Fine-tuning BART on CNN-Dailymail summarization task

1) Download the CNN and Daily Mail data and preprocess it into data files with non-tokenized cased samples.

Follow the instructions here to download the original CNN and Daily Mail datasets.
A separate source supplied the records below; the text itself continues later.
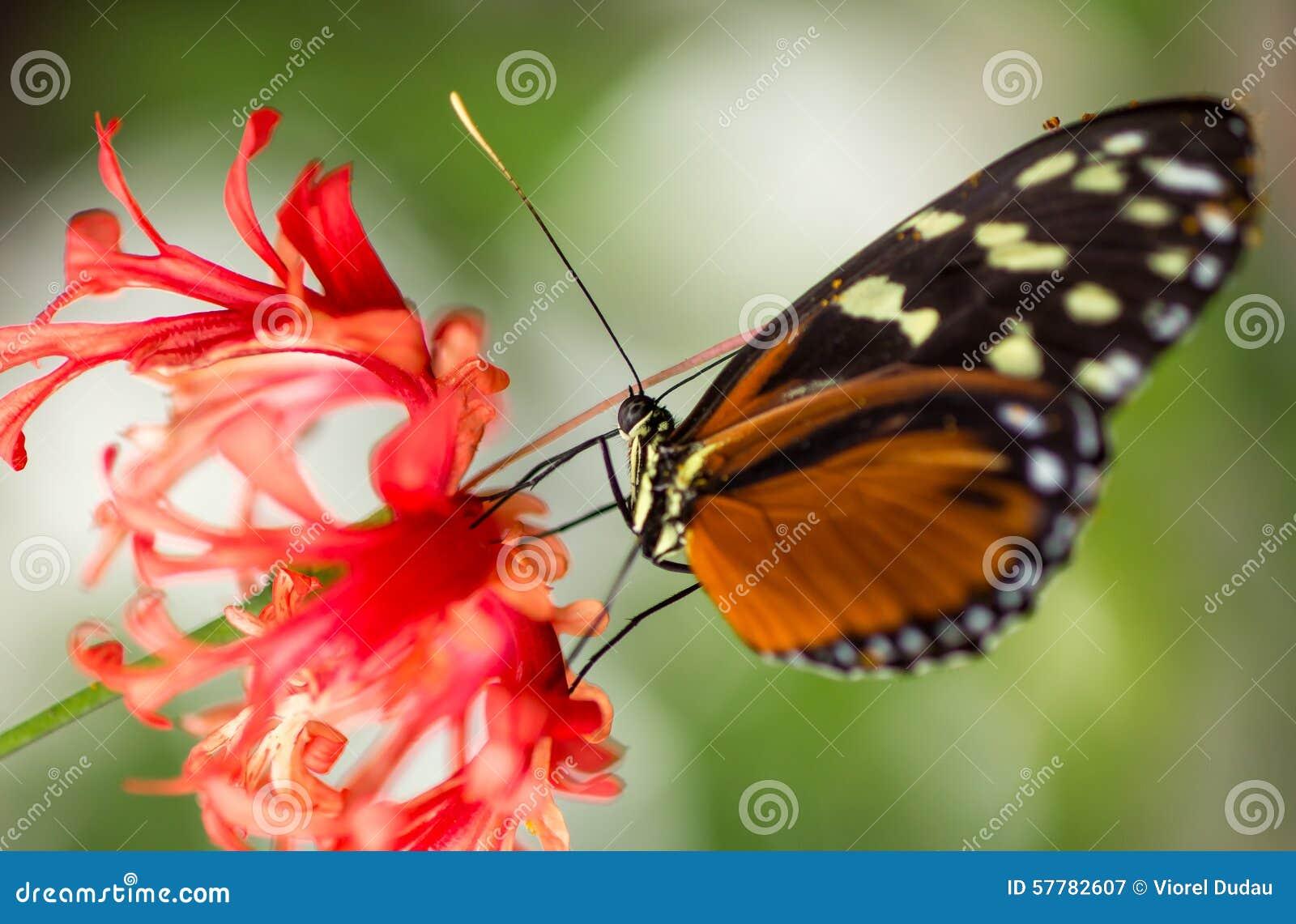 Farfalla di monarca sul fiore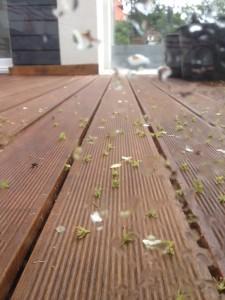 Deska Tarasowa Ryflowana Deck-Dry Zdjęcie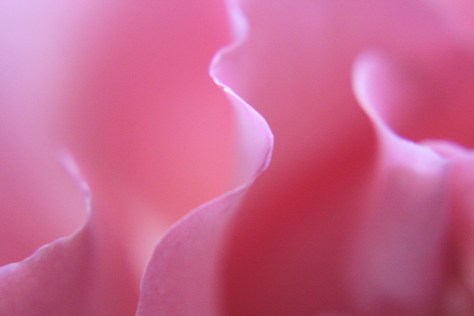 Rose Petal Edges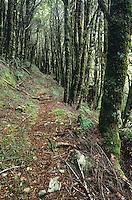 A tramping track near the Wangapeka Saddle on the Wangapeka Track - Kahurangi National Park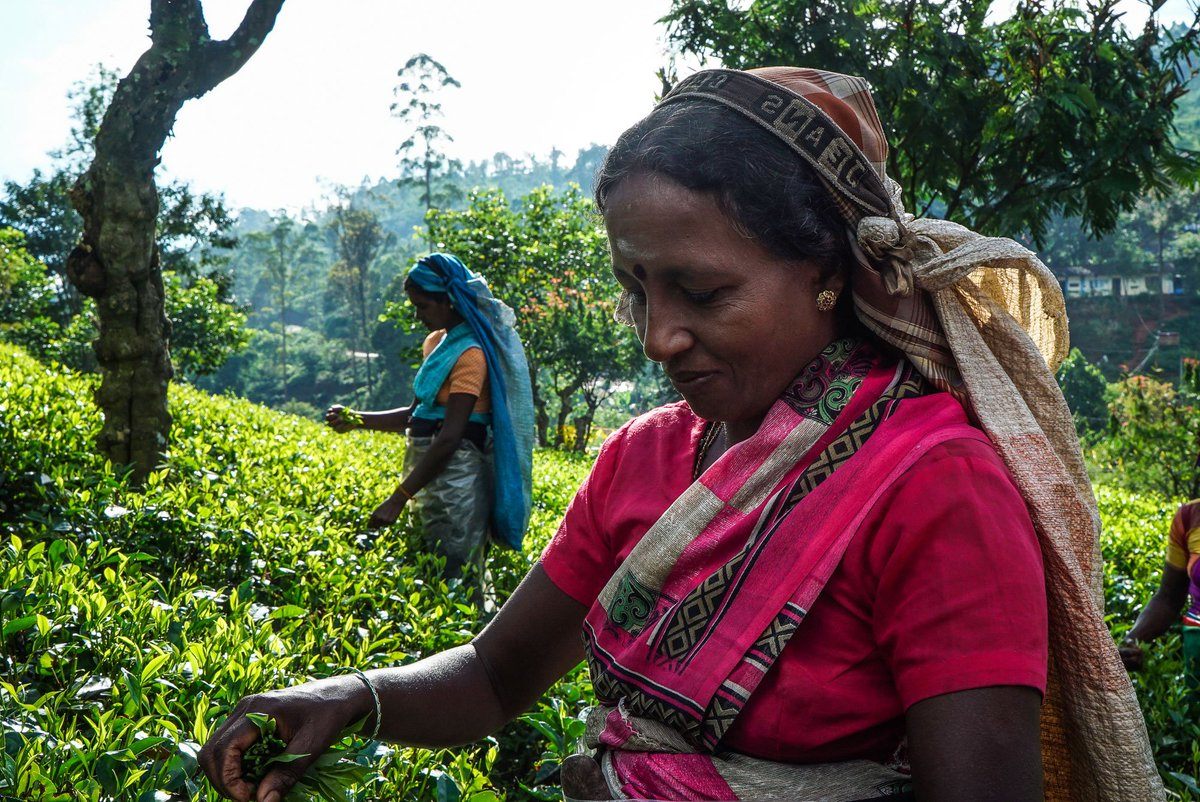 The colonial history of tea in Sri Lanka — in pictures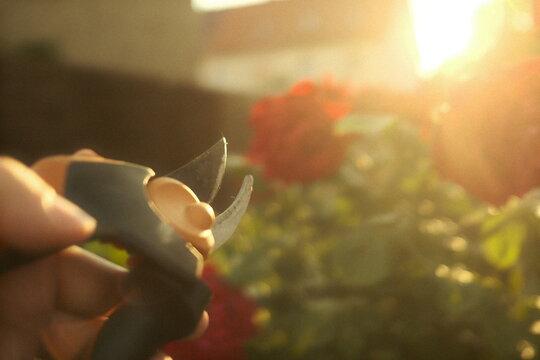 Rosen schneiden im Garten bei Sonnenschein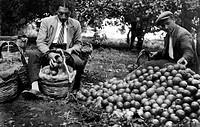 europa, italia, calabria, scilla, la raccolta dei limoni presso favazzina, 1920 1930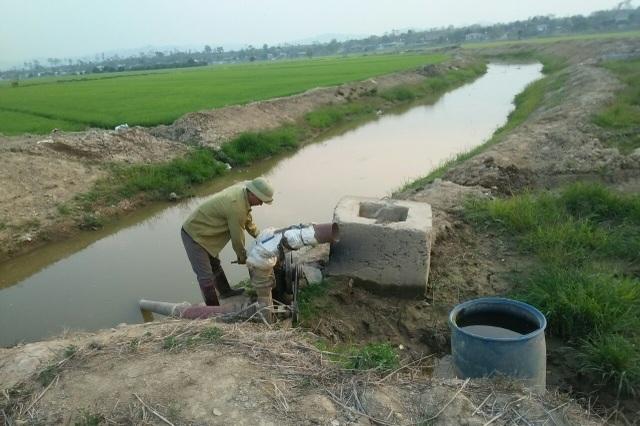 Cả trăm hecta lúa lo chết khát cạnh dự án chống hạn trăm tỷ - 5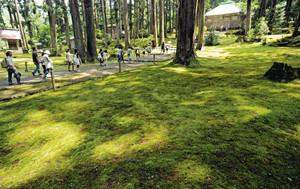 杉木立から差し込む木漏れ日で美しい表情を見せるコケ=勝山市の平泉寺白山神社で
To preprocess the data, refer to the pointers in this issue or check out the code here.

Follow the instructions here to download the original Extreme Summarization datasets, or check out the code here, Please keep the raw dataset and make sure no tokenization nor BPE on the dataset.

2) BPE preprocess:

wget -N 'https://dl.fbaipublicfiles.com/fairseq/gpt2_bpe/encoder.json'
wget -N 'https://dl.fbaipublicfiles.com/fairseq/gpt2_bpe/vocab.bpe'
wget -N 'https://dl.fbaipublicfiles.com/fairseq/gpt2_bpe/dict.txt'

TASK=cnn_dm
for SPLIT in train val
do
  for LANG in source target
  do
    python -m examples.roberta.multiprocessing_bpe_encoder \
    --encoder-json encoder.json \
    --vocab-bpe vocab.bpe \
    --inputs "$TASK/$SPLIT.$LANG" \
    --outputs "$TASK/$SPLIT.bpe.$LANG" \
    --workers 60 \
    --keep-empty;
  done
done

3) Binarize dataset:

fairseq-preprocess \
  --source-lang "source" \
  --target-lang "target" \
  --trainpref "${TASK}/train.bpe" \
  --validpref "${TASK}/val.bpe" \
  --destdir "${TASK}-bin/" \
  --workers 60 \
  --srcdict dict.txt \
  --tgtdict dict.txt;

4) Fine-tuning on CNN-DM summarization task:

Example fine-tuning CNN-DM

TOTAL_NUM_UPDATES=20000  
WARMUP_UPDATES=500      
LR=3e-05
MAX_TOKENS=2048
UPDATE_FREQ=4
BART_PATH=/path/to/bart/model.pt

CUDA_VISIBLE_DEVICES=0,1,2,3,4,5,6,7 fairseq-train cnn_dm-bin \
    --restore-file $BART_PATH \
    --max-tokens $MAX_TOKENS \
    --task translation \
    --source-lang source --target-lang target \
    --truncate-source \
    --layernorm-embedding \
    --share-all-embeddings \
    --share-decoder-input-output-embed \
    --reset-optimizer --reset-dataloader --reset-meters \
    --required-batch-size-multiple 1 \
    --arch bart_large \
    --criterion label_smoothed_cross_entropy \
    --label-smoothing 0.1 \
    --dropout 0.1 --attention-dropout 0.1 \
    --weight-decay 0.01 --optimizer adam --adam-betas "(0.9, 0.999)" --adam-eps 1e-08 \
    --clip-norm 0.1 \
    --lr-scheduler polynomial_decay --lr $LR --total-num-update $TOTAL_NUM_UPDATES --warmup-updates $WARMUP_UPDATES \
    --fp16 --update-freq $UPDATE_FREQ \
    --skip-invalid-size-inputs-valid-test \
    --find-unused-parameters;

Above is expected to run on 1 node with 8 32gb-V100. Expected training time is about 5 hours. Training time can be reduced with distributed training on 4 nodes and --update-freq 1.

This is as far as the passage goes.